With OpenAI’s intention to create an artificial intelligence system that aligns with human values and intentions, it’s just a matter of time before AI is “conscious”, having a powerful cognitive system capable of making autonomous decisions that are indistinguishable from normal from man.
By then, it will render any regulatory framework based on current AI systems obsolete.
Of course, even if we entertain these speculative views that sound like echoes of science fiction tales, other experts have wondered whether the field of artificial intelligence remains in its infancy despite its remarkable rise.
They warned that strict regulations could stifle the very innovation that drives us forward. Instead, the potential of AI needs to be better understood before regulations can be considered.
Furthermore, AI permeates many domains, each with unique nuances and considerations, so it doesn’t make sense to simply have a generic management framework.
How should we regulate AI?
The puzzle that surrounds artificial intelligence is inherently unique. Unlike traditional engineering systems, where designers can confidently predict functionality and outcomes, AI operates in the realm of uncertainty.
This fundamental difference calls for a new approach to regulatory frameworks that confronts the complexities of AI’s failures and its propensity to exceed intended boundaries.

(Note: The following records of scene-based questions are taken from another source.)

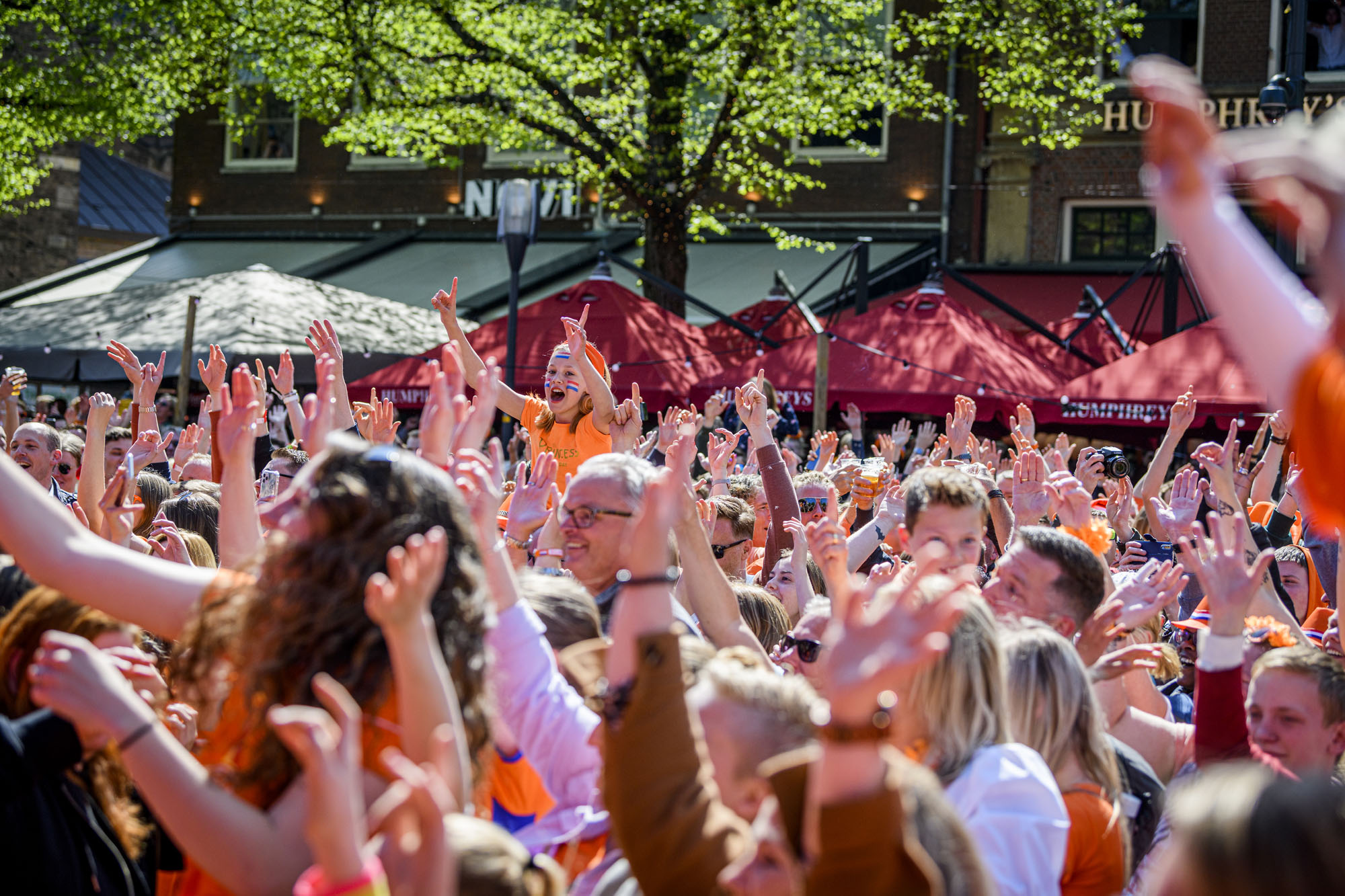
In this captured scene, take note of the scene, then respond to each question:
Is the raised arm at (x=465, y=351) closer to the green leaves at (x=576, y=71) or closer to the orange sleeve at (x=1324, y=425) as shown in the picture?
the orange sleeve at (x=1324, y=425)

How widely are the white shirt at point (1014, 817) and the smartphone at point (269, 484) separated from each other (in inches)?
152

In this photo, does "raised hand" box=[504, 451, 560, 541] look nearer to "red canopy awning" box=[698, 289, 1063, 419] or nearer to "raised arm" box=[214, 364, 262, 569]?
"raised arm" box=[214, 364, 262, 569]

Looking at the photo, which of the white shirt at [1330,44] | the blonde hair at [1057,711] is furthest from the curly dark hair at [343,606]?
the white shirt at [1330,44]

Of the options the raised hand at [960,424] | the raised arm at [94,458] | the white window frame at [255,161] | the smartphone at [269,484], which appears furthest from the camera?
the white window frame at [255,161]

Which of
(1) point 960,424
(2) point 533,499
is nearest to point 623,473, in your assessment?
(2) point 533,499

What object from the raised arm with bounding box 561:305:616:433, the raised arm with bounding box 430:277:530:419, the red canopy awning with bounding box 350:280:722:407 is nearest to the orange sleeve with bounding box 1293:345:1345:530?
the raised arm with bounding box 430:277:530:419

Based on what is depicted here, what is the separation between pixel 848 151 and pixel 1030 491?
14226 millimetres

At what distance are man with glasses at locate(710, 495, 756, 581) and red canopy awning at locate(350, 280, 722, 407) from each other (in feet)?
19.8

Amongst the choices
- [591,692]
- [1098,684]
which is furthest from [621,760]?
[1098,684]

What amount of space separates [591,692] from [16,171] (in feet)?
57.2

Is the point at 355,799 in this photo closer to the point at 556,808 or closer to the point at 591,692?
the point at 591,692

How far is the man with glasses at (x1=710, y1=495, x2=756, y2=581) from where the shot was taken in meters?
5.43

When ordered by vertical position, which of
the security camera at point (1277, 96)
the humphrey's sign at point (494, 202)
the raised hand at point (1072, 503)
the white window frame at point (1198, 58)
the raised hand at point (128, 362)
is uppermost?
the white window frame at point (1198, 58)

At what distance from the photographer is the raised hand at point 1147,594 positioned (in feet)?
11.8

Accordingly, the focus has always revolved around controlling the applications of technology.
At this point, the idea of stricter controls on the use of generative artificial intelligence may seem puzzling, as its integration into our daily lives becomes more and more widespread. As such, the collective gaze shifts to the vital concept of transparency.
Experts want to develop standards for how AI should be built, tested and operated so that they are subject to a greater degree of external oversight, fostering an environment of accountability and trust. Others consider the most powerful versions of AI to be left under limited use.
In testimony before Congress on May 16, OpenAI CEO Sam Altman proposed a licensing regime to ensure AI models maintain strict security standards and undergo thorough vetting.
However, this could lead to a situation where only a few companies equipped with the necessary resources and capabilities can effectively navigate the complex regulatory landscape and dictate how AI should be implemented.
Tech and business personality Bernard Marr emphasized the importance of not weaponizing artificial intelligence. In addition, he emphasized the urgent need for a “switch,” a fail-safe mechanism that allows for human intervention in the event of AI’s arbitrariness.
Equally important is the unanimous adoption by producers of internationally mandated ethical guidelines that serve as a moral compass to guide their creations.
As attractive as these solutions sound, the question of who has the authority to implement them and determine liability in the event of accidents involving artificial intelligence or humans remains unanswered.
Among the tempting solutions and conflicting perspectives, one undeniable fact remains. The future of AI regulation is at a critical juncture, awaiting decisive action by humans, just as we eagerly await how AI will shape us.